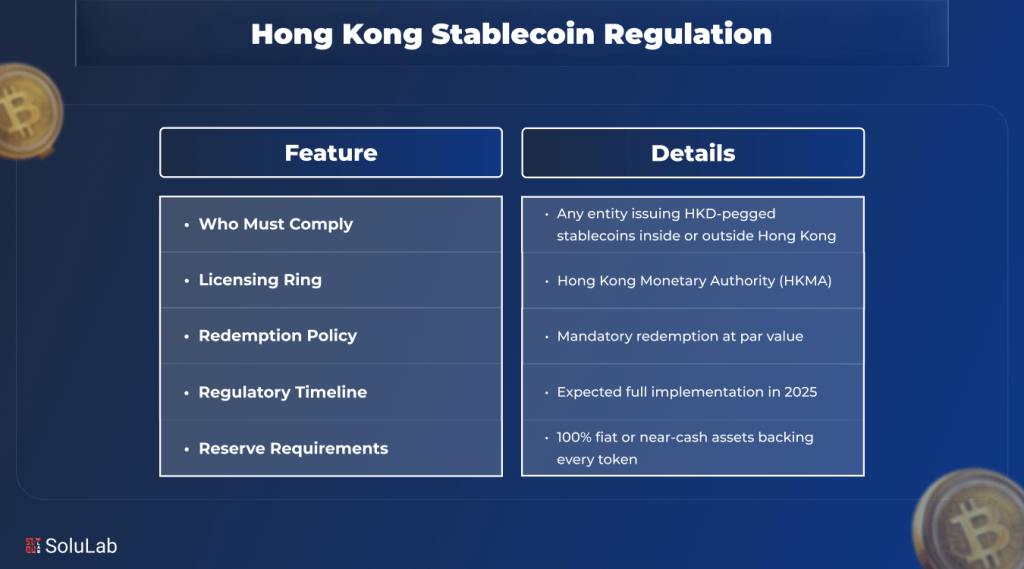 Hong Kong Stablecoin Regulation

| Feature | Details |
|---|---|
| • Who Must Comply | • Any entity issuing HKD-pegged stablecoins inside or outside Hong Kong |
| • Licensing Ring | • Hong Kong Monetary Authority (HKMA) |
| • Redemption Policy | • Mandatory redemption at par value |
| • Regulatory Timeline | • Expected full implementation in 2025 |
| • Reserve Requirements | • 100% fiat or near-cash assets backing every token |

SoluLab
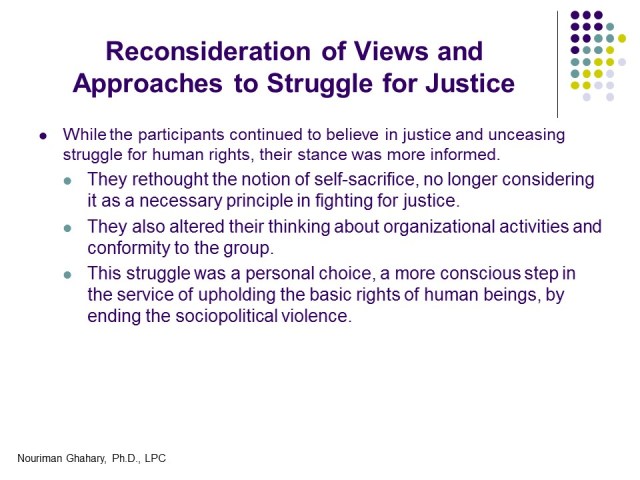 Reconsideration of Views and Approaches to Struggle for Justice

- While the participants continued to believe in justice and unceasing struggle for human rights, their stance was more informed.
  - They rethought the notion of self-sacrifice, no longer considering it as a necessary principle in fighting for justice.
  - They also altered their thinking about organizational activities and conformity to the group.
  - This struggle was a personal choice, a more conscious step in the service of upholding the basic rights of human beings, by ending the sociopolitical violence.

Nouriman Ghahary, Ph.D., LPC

Action item.
Tally the lines in the records that hold the word "rights". Give only the total.

Answer section.
2